Voice Recognition Captioning
Last year I wrote about my experience using voice recognition technology to teach a computer class to people with hearing loss. It was a surprisingly positive experience for all concerned, and I mentioned at the time that I foresaw numerous applications for the technology.
I have just finished captioning an ALDA meeting using the same technology. What’s different from the computer class is that in this case I was not the speaker. Rather than saying what I wanted to, my job was to repeat what the speakers said into the voice recognition software. This, in itself, is quite different from deciding what to say and just saying it.
An additional difference from speaking my own words is that I had to ensure that my repetition of the speaker’s words weren’t distracting to the speaker or to others in the audience.
The basic tools in either situation are a reasonably fast laptop computer equipped with voice recognition software and a microphone, an LCD projector, and a screen. I talk into the microphone, which feeds to the voice recognition software via the sound card. The voice recognition software converts the audio to text, which is output to the LCD projector. The projector puts the text up on the screen.
For the computer class I used a headset with microphone. This was appropriate equipment for that situation, because those students with enough hearing to benefit from hearing my voice were able to do so.
For the ALDA meeting, however, I wanted to muffle my voice as much as possible. To do so I used a stenomask from Talk Technologies (http://www.talk-tech.net/pages/sylencer.html). The stenomask fits over the mouth and seals against the fact to muffle the voice. It’s not 100% effective, so the audience can still hear something, but it’s far less distracting than normal voice volume speaking into a conventional microphone.

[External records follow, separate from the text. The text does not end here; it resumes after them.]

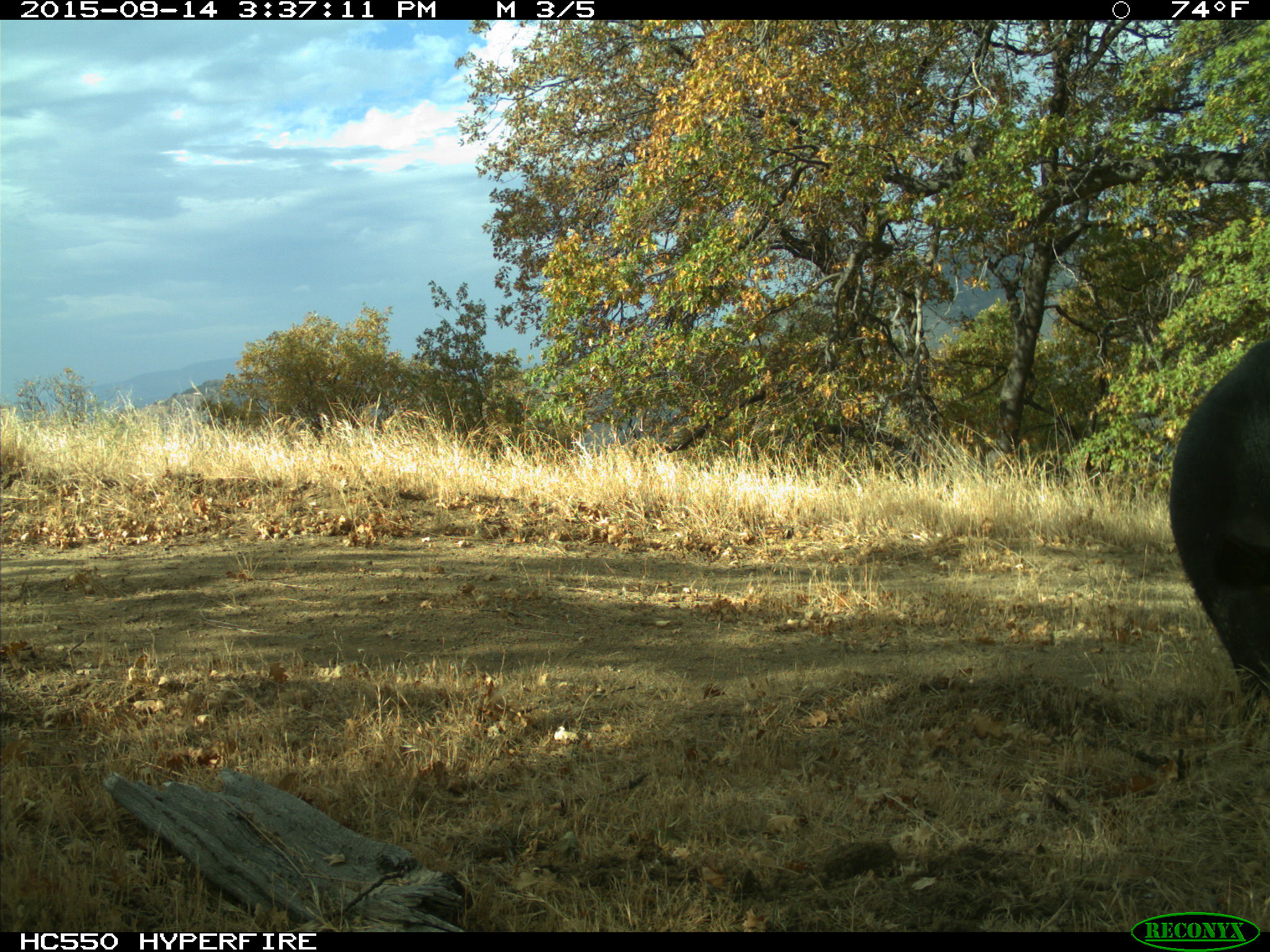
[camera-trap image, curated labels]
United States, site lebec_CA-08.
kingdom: Animalia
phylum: Chordata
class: Mammalia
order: Artiodactyla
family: Suidae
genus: Sus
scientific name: Sus scrofa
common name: wild boar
Sus scrofa (wild boar).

To train ViaVoice (the voice recognition software I’m using) for the computer class, I spent about an hour reading the stories that ViaVoice provides for software training. After that training, ViaVoice performed with about 95% accuracy, provided I was careful to speak clearly and distinctly. If I got lazy, the accuracy declined fast.
To use ViaVoice with the stenomask, I had to train a whole new model. Just as the software must be trained for each person who uses it, it must also be trained for each new hardware configuration. Changing a sound card or microphone, or even the background noise, can necessitate a new voice model.
So I trained ViaVoice with the stenomask for an hour using the provided stories, after which the accuracy was probably only 75%. I was disappointed at the performance, but not surprised, because the stenomask really requires an acclimation period. Ensuring a tight seal (to reduce escaping sound) requires that the mask be held firmly against the face. This makes it hard to move the lips in a natural and consistent manner, which certainly degrades the software performance.
The other problem is the restricted air movement that the mask causes. One result is that breathing is different, and that takes some getting used to. More closely related to the accuracy issue is the fact that the sealed stenomask prohibits normal exhalation as a person speaks. The pressure builds up and makes vocalization difficult, which affects how sounds are produced.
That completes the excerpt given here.